* **Texto de leitura**

#####

14. Como aplicar estes princípios ao caso vertente?

15. Comecemos pelo conteúdo da contrapartida.

16. O artigo 11.°, parte A), n.° 1, alínea a) é muito claro ao esclarecer que a contrapartida não se limita às entregas em dinheiro, antes é formada "por tudo o que (5) constitui a contrapartida que o fornecedor ou o prestador recebeu ou deve receber em relação a essas operações" (entrega de bens ou prestação de serviços) do adquirente, do destinatário ou de um terceiro. Não especificando o que cabe nessa expressão, a directiva pretendeu, naturalmente, que lhe fosse dada toda a amplitude possível. É isso, de resto, que corresponde aos objectivos do sistema do IVA: um sistema geral de tributação do consumo, neutral relativamente à estrutura das transacções, assegurando, por isso, a cobertura mais completa possível das transacções em todas as fases da produção e da distribuição (ver o quinto considerando da primeira directiva (6)).

#####

* **Amostra dos dados**
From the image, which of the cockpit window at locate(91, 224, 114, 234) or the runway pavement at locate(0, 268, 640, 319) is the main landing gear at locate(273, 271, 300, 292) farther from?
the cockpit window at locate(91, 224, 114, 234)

#####

* **Instruções da tarefa**
Atualize o trecho do texto de leitura que começa em "16. O artigo" e segue até "primeira directiva (6)).", substituindo "dinheiro" por "numerário".

* **Resultado da tarefa**
16. O artigo 11.°, parte A), n.° 1, alínea a) é muito claro ao esclarecer que a contrapartida não se limita às entregas em numerário, antes é formada "por tudo o que (5) constitui a contrapartida que o fornecedor ou o prestador recebeu ou deve receber em relação a essas operações" (entrega de bens ou prestação de serviços) do adquirente, do destinatário ou de um terceiro. Não especificando o que cabe nessa expressão, a directiva pretendeu, naturalmente, que lhe fosse dada toda a amplitude possível. É isso, de resto, que corresponde aos objectivos do sistema do IVA: um sistema geral de tributação do consumo, neutral relativamente à estrutura das transacções, assegurando, por isso, a cobertura mais completa possível das transacções em todas as fases da produção e da distribuição (ver o quinto considerando da primeira directiva (6)).